Oh yeah....it does sound like he pulled one on you. Sorry. Where in MS are you from? I'm from north MS. I've been trying to find more team penning/sorting events closer to me, but everything is in TN or further down south it seems! 
He is a beautiful horse though. Good luck getting some answers from "Jared"


----------



## corinowalk (Apr 26, 2010)

Same horse?


----------



## horselovermic (Jul 25, 2011)

^that one doesn't have white on his nose.


----------



## MsBHavin (Nov 29, 2010)

do you have any better pictures of your new horse? like facial markings? maybe he's a Son of CD Olena like Bubba suggested


----------



## horselovermic (Jul 25, 2011)

his pretty face =]


----------



## lilkitty90 (Nov 11, 2009)

he's definitely gorgeous!


----------



## Elana (Jan 28, 2011)

Wow. Horse dealers.... 

Like I said.. the Age caught my eye.... and with the ad for CD O'Lena... well that clinches it. Your horse is bay............

BUT, if that is him working.. he is still a nice horse. If the owner lied.. and the papers are a lie... Oh I would be having an issue with him. Problem is FL is one of those states it is hard to get someone on something like this.. but dang I would try!!!!! $10k of misrepresentation is a LOT of misrepresentation.... IMO


----------



## iridehorses (Oct 22, 2007)

If the pics of your horse are representative of the way he works, that is a nice horse. I would suspect that he is an offspring of CD Olena and that you may have misunderstood. In any case, before money transferred hands, I certainly would be in possession of his papers as well as the horse. There are escrows that could be used for just such a thing. I would also have been in possession of a copy of his papers while I was negotiating his purchase and would have run them through AQHA to check on any show or breeding records.

As for his worth, it depends on what he has done as well as his age and the results of a PPE.

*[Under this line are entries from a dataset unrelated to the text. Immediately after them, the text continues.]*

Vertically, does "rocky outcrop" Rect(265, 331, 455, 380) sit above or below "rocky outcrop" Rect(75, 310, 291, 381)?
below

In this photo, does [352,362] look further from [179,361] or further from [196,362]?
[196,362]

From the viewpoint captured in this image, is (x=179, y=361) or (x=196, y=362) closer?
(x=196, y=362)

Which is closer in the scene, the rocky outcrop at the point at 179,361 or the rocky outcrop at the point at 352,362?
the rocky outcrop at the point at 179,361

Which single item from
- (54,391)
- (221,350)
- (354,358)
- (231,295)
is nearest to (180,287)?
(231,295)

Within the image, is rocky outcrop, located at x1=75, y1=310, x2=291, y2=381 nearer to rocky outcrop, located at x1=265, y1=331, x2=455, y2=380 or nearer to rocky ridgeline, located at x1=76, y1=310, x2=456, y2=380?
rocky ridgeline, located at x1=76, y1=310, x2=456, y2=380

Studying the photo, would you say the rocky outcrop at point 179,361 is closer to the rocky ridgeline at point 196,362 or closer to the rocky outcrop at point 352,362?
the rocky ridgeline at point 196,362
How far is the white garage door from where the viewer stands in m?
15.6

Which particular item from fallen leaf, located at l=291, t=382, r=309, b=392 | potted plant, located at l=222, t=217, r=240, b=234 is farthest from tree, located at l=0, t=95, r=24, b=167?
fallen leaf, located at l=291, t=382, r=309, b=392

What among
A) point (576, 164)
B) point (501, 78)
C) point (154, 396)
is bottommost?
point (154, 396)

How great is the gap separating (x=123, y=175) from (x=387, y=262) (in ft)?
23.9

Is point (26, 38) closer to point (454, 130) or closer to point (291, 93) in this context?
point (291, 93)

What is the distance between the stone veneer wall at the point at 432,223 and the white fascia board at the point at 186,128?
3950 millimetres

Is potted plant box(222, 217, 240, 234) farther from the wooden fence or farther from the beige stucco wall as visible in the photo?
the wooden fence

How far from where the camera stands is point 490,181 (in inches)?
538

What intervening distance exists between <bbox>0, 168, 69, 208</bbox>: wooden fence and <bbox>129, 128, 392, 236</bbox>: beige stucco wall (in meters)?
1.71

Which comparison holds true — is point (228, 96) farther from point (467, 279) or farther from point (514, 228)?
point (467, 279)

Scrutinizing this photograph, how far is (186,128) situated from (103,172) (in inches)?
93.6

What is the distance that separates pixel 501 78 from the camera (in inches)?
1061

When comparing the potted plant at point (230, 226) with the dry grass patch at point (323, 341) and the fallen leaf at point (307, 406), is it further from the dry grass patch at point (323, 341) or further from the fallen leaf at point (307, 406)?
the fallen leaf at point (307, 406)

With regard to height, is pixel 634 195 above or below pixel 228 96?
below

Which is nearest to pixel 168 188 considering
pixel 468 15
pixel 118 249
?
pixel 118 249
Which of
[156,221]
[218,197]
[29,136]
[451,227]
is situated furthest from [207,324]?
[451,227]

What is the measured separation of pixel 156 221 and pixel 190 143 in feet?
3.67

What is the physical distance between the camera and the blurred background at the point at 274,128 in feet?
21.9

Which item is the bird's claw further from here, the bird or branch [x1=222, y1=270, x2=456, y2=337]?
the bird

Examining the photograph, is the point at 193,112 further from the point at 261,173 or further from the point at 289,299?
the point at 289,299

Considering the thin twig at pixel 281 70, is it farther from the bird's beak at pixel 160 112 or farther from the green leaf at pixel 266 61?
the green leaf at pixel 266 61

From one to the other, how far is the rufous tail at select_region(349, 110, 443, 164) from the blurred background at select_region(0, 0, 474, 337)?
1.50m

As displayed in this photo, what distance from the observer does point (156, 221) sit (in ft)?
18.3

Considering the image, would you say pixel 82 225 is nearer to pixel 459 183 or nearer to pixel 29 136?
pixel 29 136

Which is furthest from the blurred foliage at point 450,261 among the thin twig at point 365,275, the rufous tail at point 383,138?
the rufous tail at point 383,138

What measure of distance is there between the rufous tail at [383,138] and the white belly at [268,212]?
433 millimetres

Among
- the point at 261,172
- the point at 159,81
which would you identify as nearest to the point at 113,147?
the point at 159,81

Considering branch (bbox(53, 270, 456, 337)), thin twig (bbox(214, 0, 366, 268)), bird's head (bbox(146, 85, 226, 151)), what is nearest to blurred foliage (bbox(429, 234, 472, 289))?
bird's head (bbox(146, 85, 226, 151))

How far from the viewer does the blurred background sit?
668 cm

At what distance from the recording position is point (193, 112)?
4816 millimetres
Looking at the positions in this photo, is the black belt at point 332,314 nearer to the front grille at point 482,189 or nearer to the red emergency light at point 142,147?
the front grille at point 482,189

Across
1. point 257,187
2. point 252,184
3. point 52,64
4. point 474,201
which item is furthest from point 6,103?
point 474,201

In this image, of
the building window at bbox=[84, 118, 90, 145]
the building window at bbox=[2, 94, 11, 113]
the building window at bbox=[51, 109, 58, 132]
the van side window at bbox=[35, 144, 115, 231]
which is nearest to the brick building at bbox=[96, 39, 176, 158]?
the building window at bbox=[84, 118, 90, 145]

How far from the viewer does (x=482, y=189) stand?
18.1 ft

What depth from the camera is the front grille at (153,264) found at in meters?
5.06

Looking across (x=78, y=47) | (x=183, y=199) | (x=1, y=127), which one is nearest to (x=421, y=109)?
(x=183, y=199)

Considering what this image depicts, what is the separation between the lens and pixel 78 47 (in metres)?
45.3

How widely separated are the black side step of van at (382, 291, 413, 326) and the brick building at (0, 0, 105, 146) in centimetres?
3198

I've had a number of horses that could work a cow as well as the pictures you posted and had great breeding as well. I paid considerably less but the horses themselves were never real money winners so they were not worth as much as one that was.


----------



## JustDressageIt (Oct 4, 2007)

Subscribing.
_Posted via Mobile Device_


----------



## Saddlebag (Jan 17, 2011)

If the horse is not who it was represented as AQHA would likely be interested.


----------



## MacabreMikolaj (May 9, 2009)

Who spends 10K on a horse sight unseen without knowing a thing about the discipline it's supposedly champion in? How did you even hear about this horse?

Not buying it.


----------



## Starlite (Jan 25, 2011)

Not buying this either...it all sounds like a load of malarkey to me.


----------